> DIRECTIONS: Reproduce the data from the line containing "Among the selection" to the line containing "In this photographic", substituting "asphalt road" for "paved street" and leaving everything else unchanged.

════

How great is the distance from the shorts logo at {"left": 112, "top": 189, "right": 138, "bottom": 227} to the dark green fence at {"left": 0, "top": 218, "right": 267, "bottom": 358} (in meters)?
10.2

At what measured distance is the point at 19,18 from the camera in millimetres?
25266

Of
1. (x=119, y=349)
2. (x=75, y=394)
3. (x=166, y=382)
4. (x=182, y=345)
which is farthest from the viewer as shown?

════

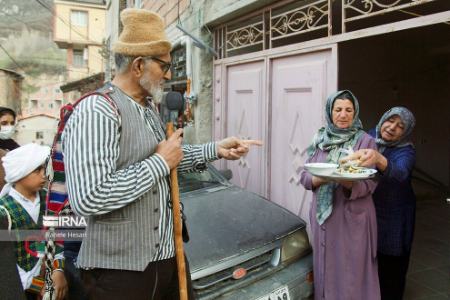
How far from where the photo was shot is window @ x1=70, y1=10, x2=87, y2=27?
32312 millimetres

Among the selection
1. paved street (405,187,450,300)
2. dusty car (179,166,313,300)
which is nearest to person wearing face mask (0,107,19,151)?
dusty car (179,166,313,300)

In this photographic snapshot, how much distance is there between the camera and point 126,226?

════

> ANSWER TO THE PROBLEM:
Among the selection
1. asphalt road (405,187,450,300)
2. dusty car (179,166,313,300)
which is nearest to person wearing face mask (0,107,19,151)?
dusty car (179,166,313,300)

In this photographic snapshot, how much distance is there between the camera and point 126,226?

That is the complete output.